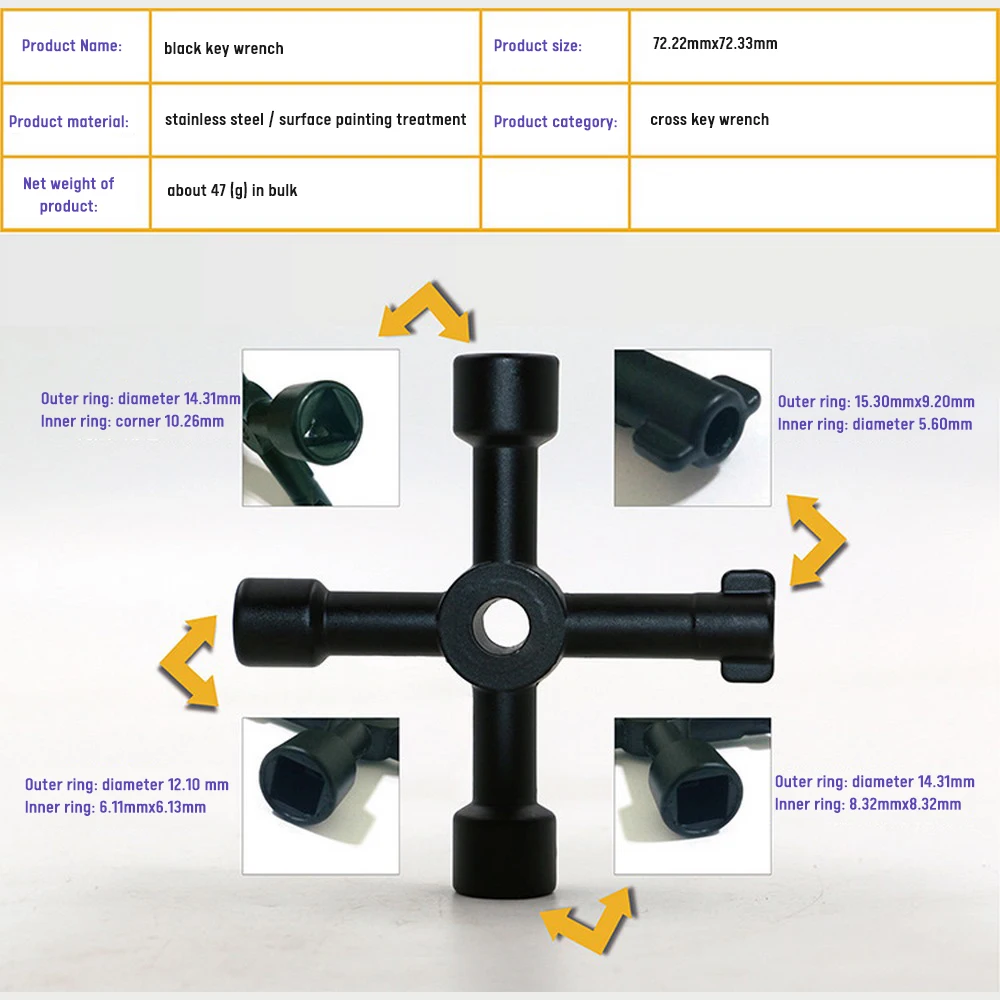 | Product Name: | black key wrench | Product size: | 72.22mmx72.33mm |
|---|---|---|---|
| Product material: | stainless steel / surface painting treatment | Product category: | cross key wrench |
| Net weight of product: | about 47 (g) in bulk | | |

Outer ring: diameter 14.31mm
Inner ring: corner 10.26mm

Outer ring: 15.30mmx9.20mm
Inner ring: diameter 5.60mm

Outer ring: diameter 12.10 mm
Inner ring: 6.11mmx6.13mm

Outer ring: diameter 14.31mm
Inner ring: 8.32mmx8.32mm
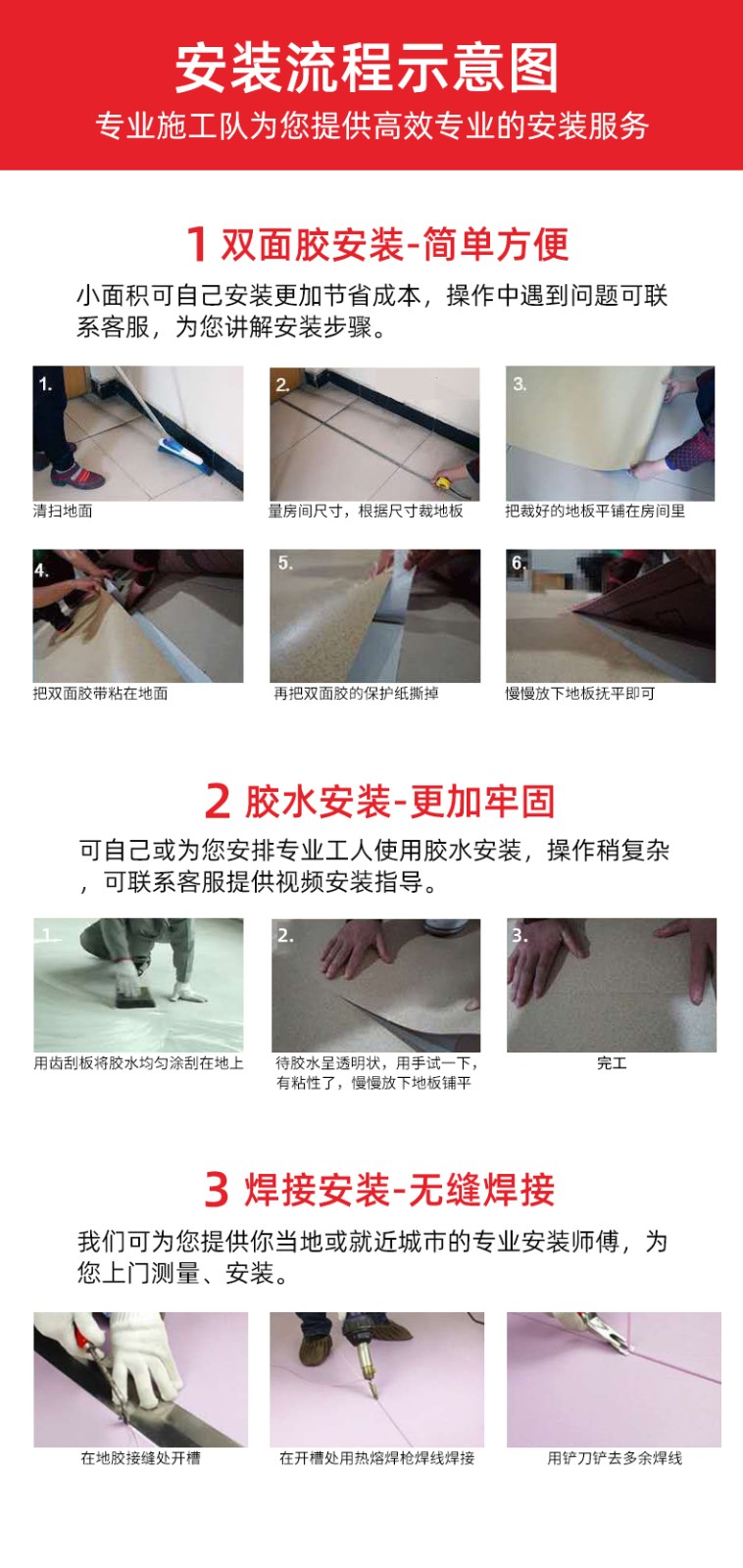 安装流程示意图
专业施工队为您提供高效专业的安装服务

1 双面胶安装-简单方便
小面积可自己安装更加节省成本，操作中遇到问题可联系客服，为您讲解安装步骤。

1.
清扫地面

2.
量房间尺寸，根据尺寸裁地板

3.
把裁好的地板平铺在房间里

4.
把双面胶带粘在地面

5.
再把双面胶的保护纸撕掉

6.
慢慢放下地板抚平即可

2 胶水安装-更加牢固
可自己或为您安排专业工人使用胶水安装，操作稍复杂，可联系客服提供视频安装指导。

1.
用齿刮板将胶水均匀涂刮在地上

2.
待胶水呈透明状，用手试一下，有粘性了，慢慢放下地板铺平

3.
完工

3 焊接安装-无缝焊接
我们可为您提供你当地或就近城市的专业安装师傅，为您上门测量、安装。

在地胶接缝处开槽

在开槽处用热熔焊枪焊线焊接

用铲刀铲去多余焊线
───
Copy the material exactly as written and leave every picture behind.

_TASK RESULT_.
 | Product Name: | black key wrench | Product size: | 72.22mmx72.33mm |
|---|---|---|---|
| Product material: | stainless steel / surface painting treatment | Product category: | cross key wrench |
| Net weight of product: | about 47 (g) in bulk | | |

Outer ring: diameter 14.31mm
Inner ring: corner 10.26mm

Outer ring: 15.30mmx9.20mm
Inner ring: diameter 5.60mm

Outer ring: diameter 12.10 mm
Inner ring: 6.11mmx6.13mm

Outer ring: diameter 14.31mm
Inner ring: 8.32mmx8.32mm
 安装流程示意图
专业施工队为您提供高效专业的安装服务

1 双面胶安装-简单方便
小面积可自己安装更加节省成本，操作中遇到问题可联系客服，为您讲解安装步骤。

1.
清扫地面

2.
量房间尺寸，根据尺寸裁地板

3.
把裁好的地板平铺在房间里

4.
把双面胶带粘在地面

5.
再把双面胶的保护纸撕掉

6.
慢慢放下地板抚平即可

2 胶水安装-更加牢固
可自己或为您安排专业工人使用胶水安装，操作稍复杂，可联系客服提供视频安装指导。

1.
用齿刮板将胶水均匀涂刮在地上

2.
待胶水呈透明状，用手试一下，有粘性了，慢慢放下地板铺平

3.
完工

3 焊接安装-无缝焊接
我们可为您提供你当地或就近城市的专业安装师傅，为您上门测量、安装。

在地胶接缝处开槽

在开槽处用热熔焊枪焊线焊接

用铲刀铲去多余焊线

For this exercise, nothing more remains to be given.